Re: Postgres on RAID5

From
Greg Stark
Date:
Arshavir Grigorian <ag@m-cam.com> writes:

> Hi,
>
> I have a RAID5 array (mdadm) with 14 disks + 1 spare. This partition has an
> Ext3 filesystem which is used by Postgres.

People are going to suggest moving to RAID1+0. I'm unconvinced that RAID5
across 14 drivers shouldn't be able to keep up with RAID1 across 7 drives
though. It would be interesting to see empirical data.

One thing that does scare me is the Postgres transaction log and the ext3
journal both sharing these disks with the data. Ideally both of these things
should get (mirrored) disks of their own separate from the data files.

But 2-3s pauses seem disturbing. I wonder whether ext3 is issuing a cache
flush on every fsync to get the journal pushed out. This is a new linux
feature that's necessary with ide but shouldn't be necessary with scsi.

It would be interesting to know whether postgres performs differently with
fsync=off. This would even be a reasonable mode to run under for initial
database loads. It shouldn't make much of a difference with hardware like this
though. And you should be aware that running under this mode in production
would put your data at risk.

--
greg

Re: Postgres on RAID5

From
Alex Turner
Date:
a 14 drive stripe will max out the PCI bus long before anything else,
the only reason for a stripe this size is to get a total accessible
size up.  A 6 drive RAID 10 on a good controller can get up to
400Mb/sec which is pushing the limit of the PCI bus (taken from
offical 3ware 9500S 8MI benchmarks).  140 drives is not going to beat
6 drives because you've run out of bandwidth on the PCI bus.

The debait on RAID 5 rages onward.  The benchmarks I've seen suggest
that RAID 5 is consistantly slower than RAID 10 with the same number
of drivers, but others suggest that RAID 5 can be much faster that
RAID 10 (see arstechnica.com) (Theoretical performance of RAID 5 is
inline with a RAID 0 stripe of N-1 drives, RAID 10 has only N/2 drives
in a stripe, perfomance should be nearly double - in theory of
course).

35 Trans/sec is pretty slow, particularly if they are only one row at
a time.  I typicaly get 200-400/sec on our DB server on a bad day.  Up
to 1100 on a fresh database.

I suggested running a bonnie benchmark, or some other IO perftest to
determine if it's the array itself performing badly, or if there is
something wrong with postgresql.

If the array isn't kicking out at least 50MB/sec read/write
performance, something is wrong.

Until you've isolated the problem to either postgres or the array,
everything else is simply speculation.

The task —
Please carry on the forum thread about running Postgres on RAID5 from the point where it stops. The lines that come next are separate material, apart from the thread on Postgres and RAID5.

Dataset extract —
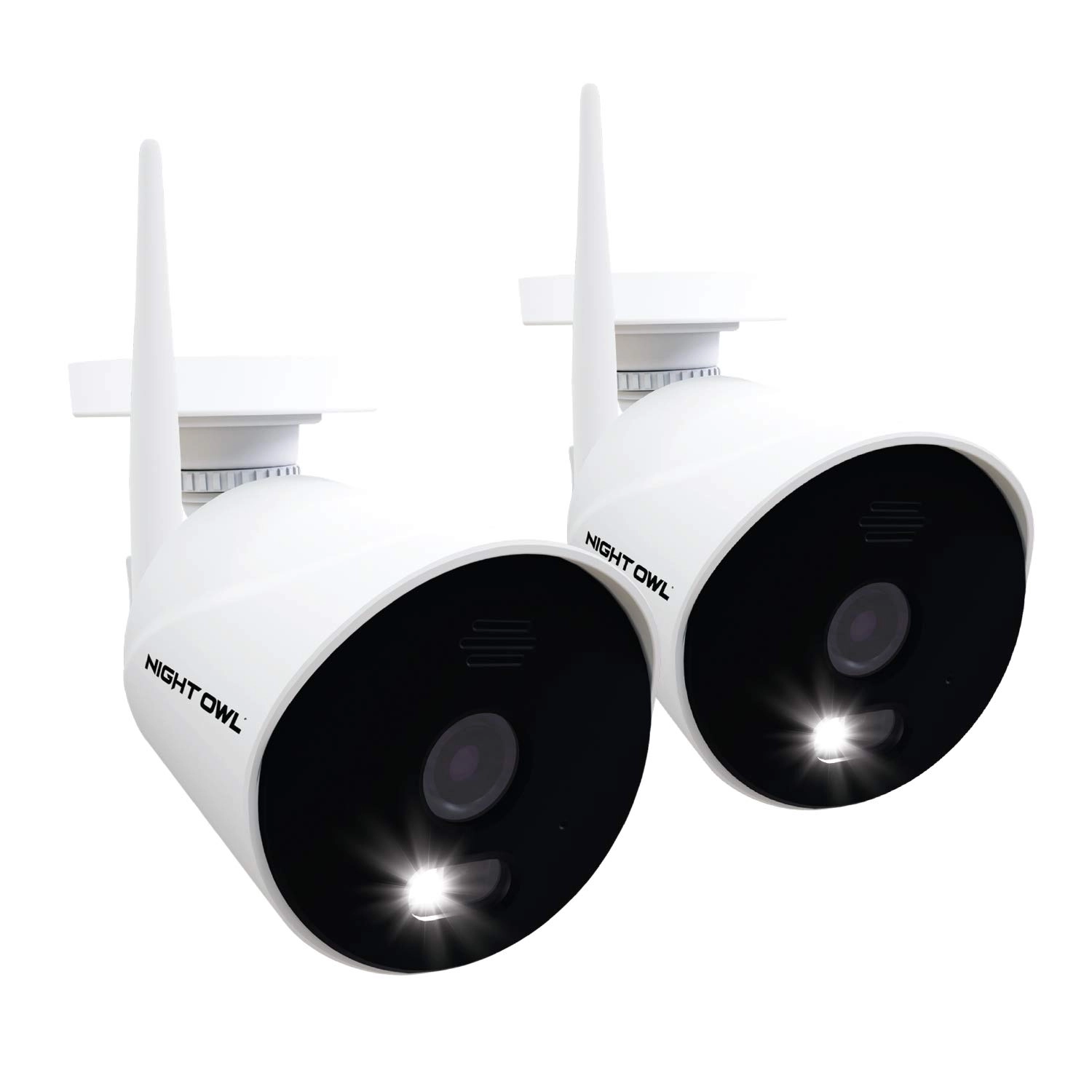 NIGHT OWL Indoor/Outdoor Camera 1080p Pack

Response —
In a perfect world, you would have two 6 drive RAID 10s. on two PCI
busses, with system tables on a third parition, and archive logging on
a fourth.  Unsurprisingly this looks alot like the Oracle recommended
minimum config.

Also a note for interest is that this is _software_ raid...

Alex Turner
netEconomist

On 13 Mar 2005 23:36:13 -0500, Greg Stark <gsstark@mit.edu> wrote:
>
> Arshavir Grigorian <ag@m-cam.com> writes:
>
> > Hi,
> >
> > I have a RAID5 array (mdadm) with 14 disks + 1 spare. This partition has an
> > Ext3 filesystem which is used by Postgres.
>
> People are going to suggest moving to RAID1+0. I'm unconvinced that RAID5
> across 14 drivers shouldn't be able to keep up with RAID1 across 7 drives
> though. It would be interesting to see empirical data.
>
> One thing that does scare me is the Postgres transaction log and the ext3
> journal both sharing these disks with the data. Ideally both of these things
> should get (mirrored) disks of their own separate from the data files.
>
> But 2-3s pauses seem disturbing. I wonder whether ext3 is issuing a cache
> flush on every fsync to get the journal pushed out. This is a new linux
> feature that's necessary with ide but shouldn't be necessary with scsi.
>
> It would be interesting to know whether postgres performs differently with
> fsync=off. This would even be a reasonable mode to run under for initial
> database loads. It shouldn't make much of a difference with hardware like this
> though. And you should be aware that running under this mode in production
> would put your data at risk.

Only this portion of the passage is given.